Written task = Can you convert the lines from the one containing "Taking in this visual, of" through the last line of the records into a JSON list of strings, one string per line, with blank lines left out?

[Excerpts from a spatial reasoning dataset]
_____
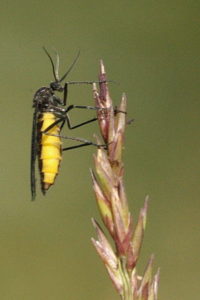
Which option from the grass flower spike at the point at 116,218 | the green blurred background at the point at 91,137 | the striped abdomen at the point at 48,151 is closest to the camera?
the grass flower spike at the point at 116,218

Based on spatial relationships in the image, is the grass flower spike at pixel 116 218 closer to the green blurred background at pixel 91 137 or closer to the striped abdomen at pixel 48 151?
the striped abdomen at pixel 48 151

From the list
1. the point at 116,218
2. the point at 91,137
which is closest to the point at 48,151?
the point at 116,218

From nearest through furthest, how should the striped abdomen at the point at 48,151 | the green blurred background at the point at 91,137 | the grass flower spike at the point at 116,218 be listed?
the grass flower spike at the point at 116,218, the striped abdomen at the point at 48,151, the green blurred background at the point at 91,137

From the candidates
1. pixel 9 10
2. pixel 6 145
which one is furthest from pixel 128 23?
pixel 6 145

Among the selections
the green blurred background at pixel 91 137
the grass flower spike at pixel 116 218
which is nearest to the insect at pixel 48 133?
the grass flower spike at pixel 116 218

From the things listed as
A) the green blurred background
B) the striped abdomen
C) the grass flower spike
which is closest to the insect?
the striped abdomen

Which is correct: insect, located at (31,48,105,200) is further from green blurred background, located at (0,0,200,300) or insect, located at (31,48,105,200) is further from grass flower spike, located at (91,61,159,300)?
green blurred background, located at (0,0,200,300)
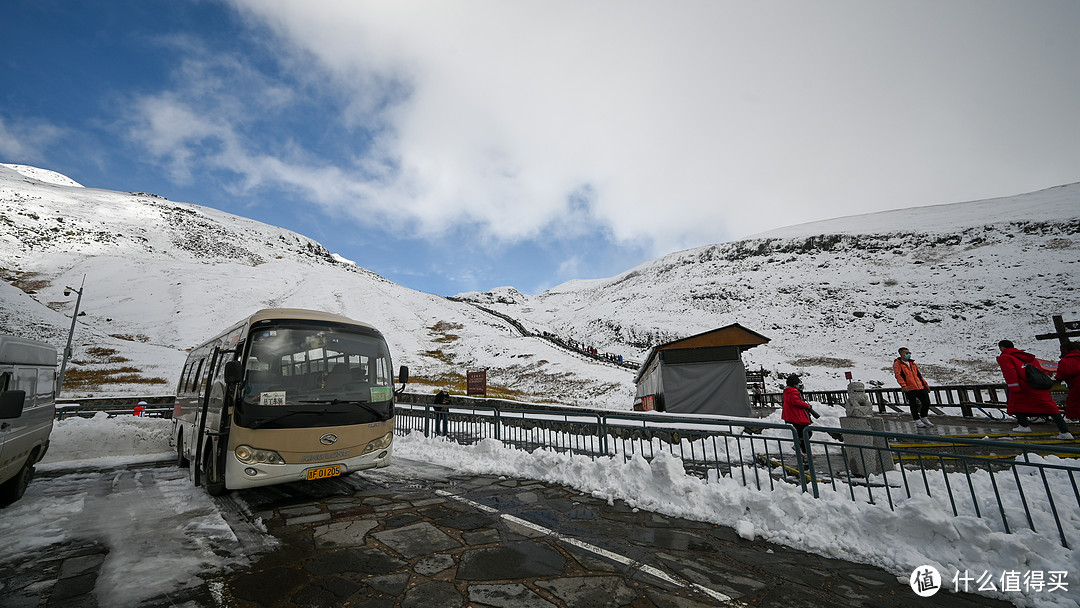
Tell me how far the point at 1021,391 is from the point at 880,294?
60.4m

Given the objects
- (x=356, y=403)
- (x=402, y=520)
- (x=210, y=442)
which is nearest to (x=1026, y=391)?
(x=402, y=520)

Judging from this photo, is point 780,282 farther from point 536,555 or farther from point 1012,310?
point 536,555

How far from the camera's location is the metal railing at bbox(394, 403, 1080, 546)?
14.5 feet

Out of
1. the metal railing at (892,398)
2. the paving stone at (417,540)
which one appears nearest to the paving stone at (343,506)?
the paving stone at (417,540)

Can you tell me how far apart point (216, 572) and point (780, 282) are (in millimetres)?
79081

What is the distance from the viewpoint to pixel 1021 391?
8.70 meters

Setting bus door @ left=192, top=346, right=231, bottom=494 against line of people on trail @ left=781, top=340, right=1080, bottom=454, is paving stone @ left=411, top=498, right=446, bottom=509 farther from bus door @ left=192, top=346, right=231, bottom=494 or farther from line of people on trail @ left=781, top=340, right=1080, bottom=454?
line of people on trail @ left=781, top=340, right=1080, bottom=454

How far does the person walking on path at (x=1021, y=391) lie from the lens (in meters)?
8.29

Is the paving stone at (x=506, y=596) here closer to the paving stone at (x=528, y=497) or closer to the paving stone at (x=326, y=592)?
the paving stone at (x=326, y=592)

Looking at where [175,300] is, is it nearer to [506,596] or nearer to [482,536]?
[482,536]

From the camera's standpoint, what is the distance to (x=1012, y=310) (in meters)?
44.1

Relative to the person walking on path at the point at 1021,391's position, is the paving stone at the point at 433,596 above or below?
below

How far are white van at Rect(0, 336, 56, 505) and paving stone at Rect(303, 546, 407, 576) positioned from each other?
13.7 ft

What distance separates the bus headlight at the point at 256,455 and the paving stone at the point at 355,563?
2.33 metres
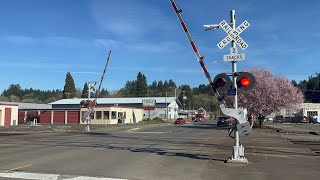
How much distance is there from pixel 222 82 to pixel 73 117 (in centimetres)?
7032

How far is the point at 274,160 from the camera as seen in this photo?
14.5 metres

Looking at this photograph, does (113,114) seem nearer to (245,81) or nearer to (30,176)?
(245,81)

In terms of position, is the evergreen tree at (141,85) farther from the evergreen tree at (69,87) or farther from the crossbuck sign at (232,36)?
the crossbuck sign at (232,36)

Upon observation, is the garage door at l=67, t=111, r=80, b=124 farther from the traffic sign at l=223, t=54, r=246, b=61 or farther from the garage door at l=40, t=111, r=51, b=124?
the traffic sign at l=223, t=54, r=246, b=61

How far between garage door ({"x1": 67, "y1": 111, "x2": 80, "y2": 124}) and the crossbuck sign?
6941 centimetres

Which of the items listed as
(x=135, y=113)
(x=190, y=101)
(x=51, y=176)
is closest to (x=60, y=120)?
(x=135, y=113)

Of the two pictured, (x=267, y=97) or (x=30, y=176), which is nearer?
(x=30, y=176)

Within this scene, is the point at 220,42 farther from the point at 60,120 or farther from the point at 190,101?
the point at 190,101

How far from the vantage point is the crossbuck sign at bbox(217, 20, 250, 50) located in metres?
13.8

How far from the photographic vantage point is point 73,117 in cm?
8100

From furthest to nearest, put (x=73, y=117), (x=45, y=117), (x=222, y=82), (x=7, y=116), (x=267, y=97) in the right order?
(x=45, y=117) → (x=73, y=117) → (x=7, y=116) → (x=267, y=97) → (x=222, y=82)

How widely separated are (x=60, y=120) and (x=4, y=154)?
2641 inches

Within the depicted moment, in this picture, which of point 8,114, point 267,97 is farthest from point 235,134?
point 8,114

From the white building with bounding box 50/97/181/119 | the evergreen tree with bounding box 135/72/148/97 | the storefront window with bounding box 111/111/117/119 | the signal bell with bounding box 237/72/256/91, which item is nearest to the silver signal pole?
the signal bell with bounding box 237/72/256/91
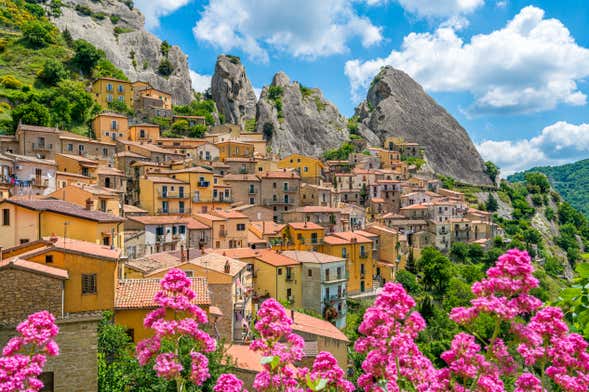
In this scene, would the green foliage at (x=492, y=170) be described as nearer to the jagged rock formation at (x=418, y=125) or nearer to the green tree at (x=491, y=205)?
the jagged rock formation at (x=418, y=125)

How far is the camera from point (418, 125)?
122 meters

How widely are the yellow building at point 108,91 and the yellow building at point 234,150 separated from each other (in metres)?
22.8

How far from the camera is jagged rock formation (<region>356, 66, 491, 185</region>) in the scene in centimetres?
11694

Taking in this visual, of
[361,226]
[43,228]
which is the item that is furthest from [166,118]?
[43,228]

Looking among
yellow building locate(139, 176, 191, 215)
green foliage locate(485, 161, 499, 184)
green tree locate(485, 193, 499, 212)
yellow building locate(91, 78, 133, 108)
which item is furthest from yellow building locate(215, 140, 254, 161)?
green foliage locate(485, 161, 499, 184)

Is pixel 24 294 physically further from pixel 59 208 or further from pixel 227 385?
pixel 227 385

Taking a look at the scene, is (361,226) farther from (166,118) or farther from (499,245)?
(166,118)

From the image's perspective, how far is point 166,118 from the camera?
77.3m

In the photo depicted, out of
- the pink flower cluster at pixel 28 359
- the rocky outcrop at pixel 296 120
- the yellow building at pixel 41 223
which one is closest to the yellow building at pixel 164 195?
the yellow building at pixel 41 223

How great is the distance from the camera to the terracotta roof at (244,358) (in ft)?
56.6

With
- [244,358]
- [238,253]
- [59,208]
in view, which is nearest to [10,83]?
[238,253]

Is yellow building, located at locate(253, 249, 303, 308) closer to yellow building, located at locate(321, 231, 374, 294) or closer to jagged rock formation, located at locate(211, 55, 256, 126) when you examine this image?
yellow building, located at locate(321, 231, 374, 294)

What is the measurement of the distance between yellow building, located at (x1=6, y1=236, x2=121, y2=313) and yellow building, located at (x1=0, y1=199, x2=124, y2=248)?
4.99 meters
_____
The result =
[
  "Taking in this visual, of",
  "[361,226]",
  "[43,228]",
  "which is the item that is furthest from [166,118]?",
  "[43,228]",
  "Looking among",
  "yellow building locate(139, 176, 191, 215)",
  "green foliage locate(485, 161, 499, 184)",
  "green tree locate(485, 193, 499, 212)",
  "yellow building locate(91, 78, 133, 108)",
  "which item is furthest from yellow building locate(215, 140, 254, 161)?",
  "green foliage locate(485, 161, 499, 184)",
  "Is pixel 24 294 physically further from pixel 59 208 or further from pixel 227 385?",
  "pixel 227 385",
  "Taking a look at the scene, is (361,226) farther from (166,118) or farther from (499,245)?",
  "(166,118)",
  "From the image's perspective, how far is point 166,118 from the camera?",
  "77.3m",
  "In the photo depicted, out of",
  "- the pink flower cluster at pixel 28 359",
  "- the rocky outcrop at pixel 296 120",
  "- the yellow building at pixel 41 223",
  "which one is closest to the yellow building at pixel 164 195?",
  "the yellow building at pixel 41 223",
  "How great is the distance from the camera to the terracotta roof at (244,358) (in ft)?",
  "56.6",
  "With",
  "- [244,358]",
  "- [238,253]",
  "- [59,208]",
  "in view, which is nearest to [10,83]?",
  "[238,253]",
  "Is yellow building, located at locate(253, 249, 303, 308) closer to yellow building, located at locate(321, 231, 374, 294) or closer to jagged rock formation, located at locate(211, 55, 256, 126) when you examine this image?",
  "yellow building, located at locate(321, 231, 374, 294)",
  "What is the measurement of the distance between yellow building, located at (x1=6, y1=236, x2=121, y2=313) and yellow building, located at (x1=0, y1=199, x2=124, y2=248)?",
  "4.99 meters"
]